How is it possible to make climate change adaptation not only more effective but also politically and institutionally viable? How can we increase the factual support from the science to the policy making community?
Adaptation is not only essential to contrast adverse consequences of climate change, but is also increasingly intertwined with countries’ socioeconomic development and sustainability prospects.
Among the evidences that show the policy relevance of adaptation strategies, all developing countries’ Nationally Determined Contributions presented at the Paris COP 21 include explicit adaptation targets, and a large majority of planned adaptation actions fall within the boundaries of standard public-sector planning and management practices.

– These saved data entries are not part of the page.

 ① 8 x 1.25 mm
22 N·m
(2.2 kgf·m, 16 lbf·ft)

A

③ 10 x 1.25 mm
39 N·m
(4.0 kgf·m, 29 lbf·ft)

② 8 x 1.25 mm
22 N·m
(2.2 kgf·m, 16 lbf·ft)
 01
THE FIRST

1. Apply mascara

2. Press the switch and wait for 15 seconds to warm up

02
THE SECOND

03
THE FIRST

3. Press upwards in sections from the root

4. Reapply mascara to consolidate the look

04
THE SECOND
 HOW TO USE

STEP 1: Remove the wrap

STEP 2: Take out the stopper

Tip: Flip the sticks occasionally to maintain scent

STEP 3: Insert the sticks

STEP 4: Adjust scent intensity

Nevertheless, mainstreaming climate change and adaptation into the policy decision process encounters many barriers. Adaptation, cross cutting by nature, imposes a difficult synthesis and potential tension across different policy domains, administrative and responsibility levels. Similarly, it has also to reconcile legitimate differences in social actors’ view about how adaptation resources are distributed and the values that adaptation seeks to protect.

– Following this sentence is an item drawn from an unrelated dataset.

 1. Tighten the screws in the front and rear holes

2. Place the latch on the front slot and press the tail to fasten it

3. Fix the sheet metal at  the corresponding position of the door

A policy session organized by CMCC at the 6th World Congress of Environmental and Resource Economists (WCERE) gathered today (June 29, 2018) in Gothenburg, Sweden, a high-level panel of policy experts and scientist from major international institutions working at the interface between adaptation science, policy design and implementation, to exchange experiences, best practices, findings on innovative solutions for a more effective and policy viable climate change adaptation action.
The session, entitled “Adapting to climate change or adapting to develop? Challenges and opportunities for a policy viable and effective climate change adaptation action”, was introduced and chaired by Francesco Bosello, Director of the CMCC division on Economic analysis of Climate Impacts and Policy (ECIP).
Michael Mullan, leader of the Organisation for Economic Cooperation and Development’s (OECD) work on climate change adaptation, focused his presentation on the theme of climate-resilient infrastructures: recent OECD’s studies estimate that USD 6.3 trillion of new infrastructure investment is needed globally every year to sustain growth. “Decisions made about the location and design of these investments will affect communities’ vulnerability to the effects of climate change. Getting things right at the outset will be cheaper and less disruptive than being forced into subsequent costly retrofitting” Mullan affirmed. This requires a coordinated policy response to ensure that infrastructure owners and developers have the incentive and capacity to integrate resilience.
A constant process for enhancing policy coherence and improving the knowledge base to support policies and practices is also needed to foster disaster risk reduction, that has become a global and European priority. Sergio Castellari from the European Environment Agency (EEA), presented selected cases from various European countries in which effective coherence between climate change adaptation and disaster risk reduction has been achieved, highlighting emerging innovative tools national, regional and local authorities are using to tackle the impacts of weather- and climate-related hazards. Case studies can be found in the EEA Report 15/2017, Climate change adaptation and disaster risk reduction in Europe.
Talking about climate change adaptation requires a reflection on climate finance, that was given by Paul Watkiss (Paul Watkiss Associated). International Finance Institutions and Development Banks have made ambitious pledges to scale-up adaptation finance spending, in both Europe and in Least Developed Countries. At the same time, countries are developing national adaptation plans, as well as investment pipelines and projects, to access this finance. However, there are major gaps between investment demand and the supply of projects, which arise from the challenges in adaptation programming and especially economic appraisal. Such challenges were analysed, and new opportunities for useful exchange between policy-makers and academics were presented.
The policy session was organized in the context of the five-day World Congress of Environmental and Resource Economists (WCERE2018, 25-29 June, 2018), where about 1,500 academics, experts and policy makers from all over the world gathered to present and discuss new research in the field of environmental and resource economics, but also engage in a dialogue about how to manage global and complex environmental problems such as climate change.